Data provided =>
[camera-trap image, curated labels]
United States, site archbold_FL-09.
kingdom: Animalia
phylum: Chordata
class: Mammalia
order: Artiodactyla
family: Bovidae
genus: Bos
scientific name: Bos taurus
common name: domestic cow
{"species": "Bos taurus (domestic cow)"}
...
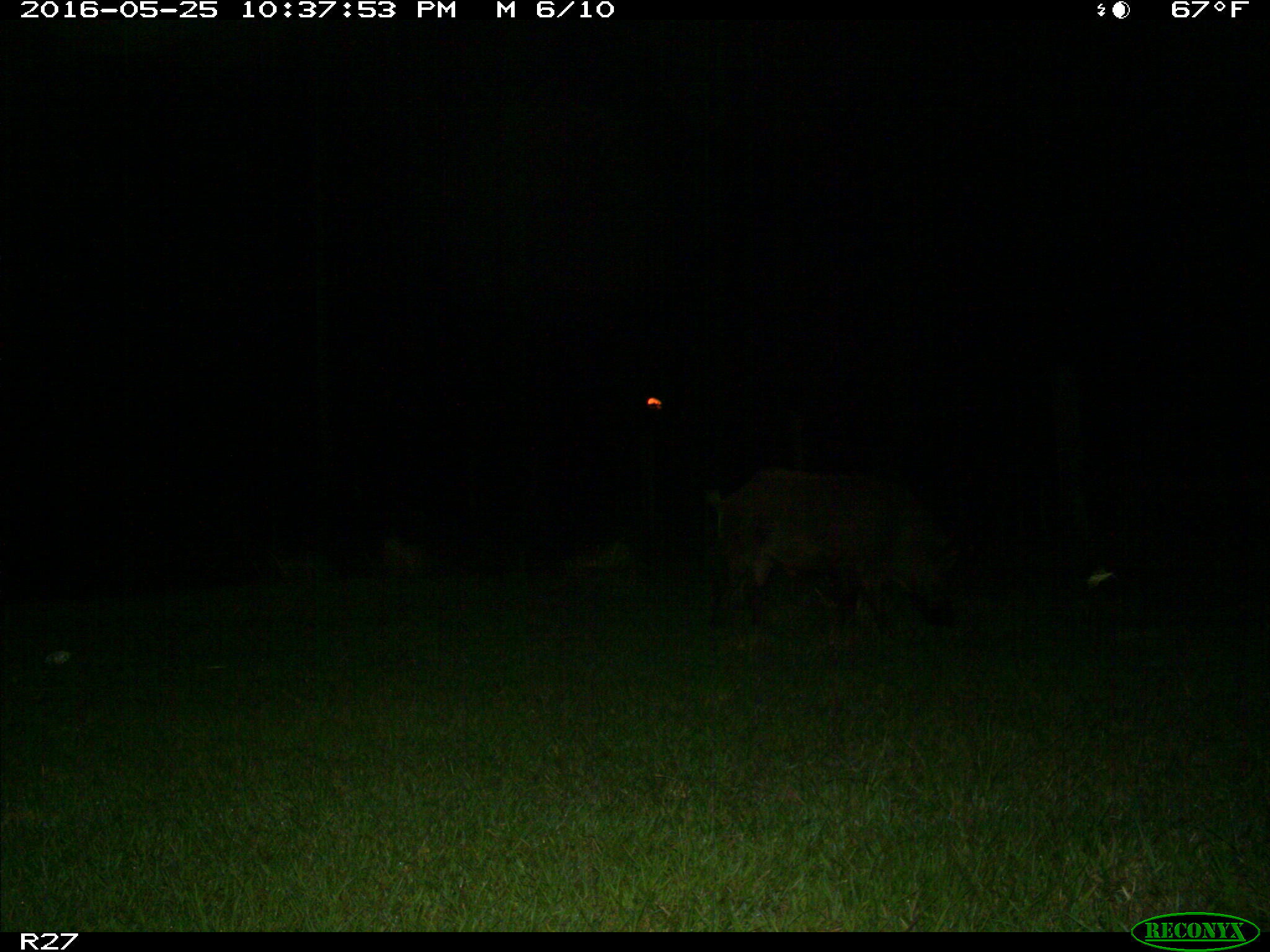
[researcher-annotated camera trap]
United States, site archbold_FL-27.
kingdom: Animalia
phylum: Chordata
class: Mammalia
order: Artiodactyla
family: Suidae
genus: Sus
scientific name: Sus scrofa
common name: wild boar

What the task requires => A single number is the answer: how many lines of the material above hold the word "site"?

Expected answer => 2